Teach you how to add request headers when using cURL to hang proxies.
Crawlers should understand that some sites should know, some sites special fine, hanging proxy is not enough, we have to do something in the request header in order to muddle through. Today we will use cURL this magic tool, say how to customize the request header in the proxy request.
Basic Proxy Configuration
First of all, the entire simplest proxy settings, take our ipipgo proxy as a chestnut:
curl -x http://user:pass@proxy.ipipgo.com:8000 https://target-site.com
Pay attention here.-x parameterFollowed by the format, don't mistype the colon. If you are using a socks5 proxy, replace http with socks5, and the port number depends on the information given in the specific package.
Request header camouflage practical tips
Some websites check for User-Agent parameters, so we need to act like a normal browser. Try this configuration:
curl -x http://proxy.ipipgo.com:8000
-H "User-Agent: Mozilla/5.0 (Windows NT 10.0; Win64; x64) AppleWebKit/537.36"
-H "Accept-Language: zh-CN,zh;q=0.9"
https://target-site.com
focus on-H parameter, which can be stacked indefinitely. I'm generally in the habit of saving common header information into a config file and calling it with the -config parameter, saving me from having to knock it out by hand every time.
Don't cram authentication information into the code
A common mistake made by newbies is to write account passwords directly to the command line, which is both insecure and difficult to maintain. It is recommended to use .netrc file management:
Create a .netrc file in the user directory
machine proxy.ipipgo.com
login Your account
password Your password
Then execute with a -netrc parameter and you're done, much cleaner code:
curl --netrc -x http://proxy.ipipgo.com:8000 ...
We'll have to schedule a retry.
It is inevitable to encounter network fluctuations with proxies, and these parameters can save your life at critical moments:
--connect-timeout 30 Connection timeout 30 seconds
---max-time 120 Overall timeout 2 minutes
--retry 3 Failure to automatically retry 3 times
A guide to practical QA pit rows
Q:The proxy setting is successful but the website still returns 403?

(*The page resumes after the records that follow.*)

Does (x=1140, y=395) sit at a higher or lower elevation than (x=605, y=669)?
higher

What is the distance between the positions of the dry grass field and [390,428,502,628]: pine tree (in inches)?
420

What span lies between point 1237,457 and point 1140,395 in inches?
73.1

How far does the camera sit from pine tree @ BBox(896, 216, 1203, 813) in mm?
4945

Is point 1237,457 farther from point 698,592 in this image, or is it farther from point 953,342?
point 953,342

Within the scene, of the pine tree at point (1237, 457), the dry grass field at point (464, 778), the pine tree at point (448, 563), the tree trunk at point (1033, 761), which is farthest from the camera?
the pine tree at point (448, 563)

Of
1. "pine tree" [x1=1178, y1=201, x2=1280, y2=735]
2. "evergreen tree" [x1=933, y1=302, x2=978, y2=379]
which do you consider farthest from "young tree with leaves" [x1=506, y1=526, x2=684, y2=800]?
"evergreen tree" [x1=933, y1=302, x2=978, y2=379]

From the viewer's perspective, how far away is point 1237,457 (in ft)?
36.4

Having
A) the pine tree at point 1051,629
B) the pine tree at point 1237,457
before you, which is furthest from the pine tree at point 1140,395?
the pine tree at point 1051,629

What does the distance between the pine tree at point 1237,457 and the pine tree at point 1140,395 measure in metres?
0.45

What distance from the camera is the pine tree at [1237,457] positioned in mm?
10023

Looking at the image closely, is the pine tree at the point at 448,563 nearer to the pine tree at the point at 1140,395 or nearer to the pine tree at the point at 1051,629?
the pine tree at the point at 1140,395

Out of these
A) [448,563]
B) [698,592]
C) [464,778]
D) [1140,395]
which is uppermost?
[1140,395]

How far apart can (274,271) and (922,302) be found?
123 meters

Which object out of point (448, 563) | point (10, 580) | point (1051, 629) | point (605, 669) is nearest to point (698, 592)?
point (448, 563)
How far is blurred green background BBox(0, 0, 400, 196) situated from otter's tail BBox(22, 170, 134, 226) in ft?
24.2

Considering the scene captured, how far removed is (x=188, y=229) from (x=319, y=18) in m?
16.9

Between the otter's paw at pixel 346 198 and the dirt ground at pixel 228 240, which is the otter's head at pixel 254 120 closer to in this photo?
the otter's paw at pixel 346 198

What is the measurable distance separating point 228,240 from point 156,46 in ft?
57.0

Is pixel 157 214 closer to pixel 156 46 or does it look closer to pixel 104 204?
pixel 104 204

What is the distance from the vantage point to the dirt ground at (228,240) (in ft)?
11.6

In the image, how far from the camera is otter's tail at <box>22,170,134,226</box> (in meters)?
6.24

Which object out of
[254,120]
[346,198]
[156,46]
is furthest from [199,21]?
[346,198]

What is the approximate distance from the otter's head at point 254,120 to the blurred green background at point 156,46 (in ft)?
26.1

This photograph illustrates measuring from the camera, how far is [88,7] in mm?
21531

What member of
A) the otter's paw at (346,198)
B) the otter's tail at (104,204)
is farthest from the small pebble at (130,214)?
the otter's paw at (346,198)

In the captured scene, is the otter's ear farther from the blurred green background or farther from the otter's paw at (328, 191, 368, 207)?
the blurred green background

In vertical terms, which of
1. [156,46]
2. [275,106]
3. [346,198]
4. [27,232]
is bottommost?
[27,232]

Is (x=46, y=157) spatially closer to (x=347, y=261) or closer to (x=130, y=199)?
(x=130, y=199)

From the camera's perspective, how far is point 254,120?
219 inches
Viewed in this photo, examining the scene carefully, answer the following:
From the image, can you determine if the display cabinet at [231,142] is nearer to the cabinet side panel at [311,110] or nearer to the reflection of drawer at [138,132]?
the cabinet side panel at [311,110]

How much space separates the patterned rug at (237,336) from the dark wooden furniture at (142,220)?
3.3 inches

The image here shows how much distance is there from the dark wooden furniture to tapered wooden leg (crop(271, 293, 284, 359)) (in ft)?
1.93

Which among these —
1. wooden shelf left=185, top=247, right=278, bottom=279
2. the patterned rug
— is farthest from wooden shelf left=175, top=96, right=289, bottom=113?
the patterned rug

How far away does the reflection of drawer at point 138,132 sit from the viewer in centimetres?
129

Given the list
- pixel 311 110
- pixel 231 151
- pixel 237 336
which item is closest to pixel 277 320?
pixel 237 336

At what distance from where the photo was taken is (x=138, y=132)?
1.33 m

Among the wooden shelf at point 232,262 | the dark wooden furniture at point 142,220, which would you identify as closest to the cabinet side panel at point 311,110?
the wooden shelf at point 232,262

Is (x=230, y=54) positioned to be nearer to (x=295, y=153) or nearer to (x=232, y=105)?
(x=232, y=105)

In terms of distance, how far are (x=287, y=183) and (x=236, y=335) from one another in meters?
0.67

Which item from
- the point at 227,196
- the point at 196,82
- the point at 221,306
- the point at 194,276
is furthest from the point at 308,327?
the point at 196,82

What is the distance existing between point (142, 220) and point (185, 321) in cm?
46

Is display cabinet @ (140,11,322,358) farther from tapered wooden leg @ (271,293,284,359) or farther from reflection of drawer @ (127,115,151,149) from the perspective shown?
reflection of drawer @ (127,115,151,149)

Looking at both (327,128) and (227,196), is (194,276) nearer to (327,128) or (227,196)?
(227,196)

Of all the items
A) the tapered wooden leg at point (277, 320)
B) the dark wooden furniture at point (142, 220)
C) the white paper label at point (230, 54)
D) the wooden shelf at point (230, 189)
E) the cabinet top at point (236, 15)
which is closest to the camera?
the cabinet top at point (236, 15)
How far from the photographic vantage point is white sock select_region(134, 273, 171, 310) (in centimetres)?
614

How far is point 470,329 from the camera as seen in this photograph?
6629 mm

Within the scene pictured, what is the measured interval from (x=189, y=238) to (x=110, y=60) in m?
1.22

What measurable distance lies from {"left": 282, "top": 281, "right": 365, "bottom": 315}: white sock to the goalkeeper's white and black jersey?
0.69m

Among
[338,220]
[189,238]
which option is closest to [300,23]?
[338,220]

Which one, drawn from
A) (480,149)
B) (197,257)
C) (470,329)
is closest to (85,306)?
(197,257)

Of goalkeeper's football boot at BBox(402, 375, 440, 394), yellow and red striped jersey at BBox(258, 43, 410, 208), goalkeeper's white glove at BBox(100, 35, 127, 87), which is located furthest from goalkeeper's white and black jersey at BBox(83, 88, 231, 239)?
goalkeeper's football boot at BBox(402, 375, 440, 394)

A: It is likely that the request header is exposed, try to add the Referer and Cookie headers, and use the -verbose parameter to see the complete request process
Q: HTTPS requests always report certificate errors?
A: Add -proxy-insecure at the end of the command, or specify the certificate path with -proxy-cacert
Q: How to batch test the agent pool?
A: Write the proxy address into the txt file, polling calls with the -K parameter, remember to cooperate with the random request header plugin
Why recommend ipipgo proxies
The agency service used in your own home, to mention a few real advantages:
| Package Type | Applicable Scenarios | Price advantage |
|---|---|---|
| Dynamic residential (standard) | Daily data collection | 7.67 Yuan/GB/month |
| Dynamic Residential (Business) | High-frequency visit requirements | 9.47 Yuan/GB/month |
| Static homes | Long-term fixed operations | 35RMB/IP/month |
A special shout-out to theirTK LineThe API extraction is also convenient, directly curl their interface can get fresh proxy, save yourself to maintain the IP pool.
Lastly, I'd like to emphasize that proxy configuration is a matter of trial and error. Don't be in a hurry to change the proxy when you encounter strange problems, first use -trace-ascii to save the request logs and analyze them, and very often the parameters are not adjusted correctly. If you have any specific questions, please feel free to tease us, we do not talk about falsehoods.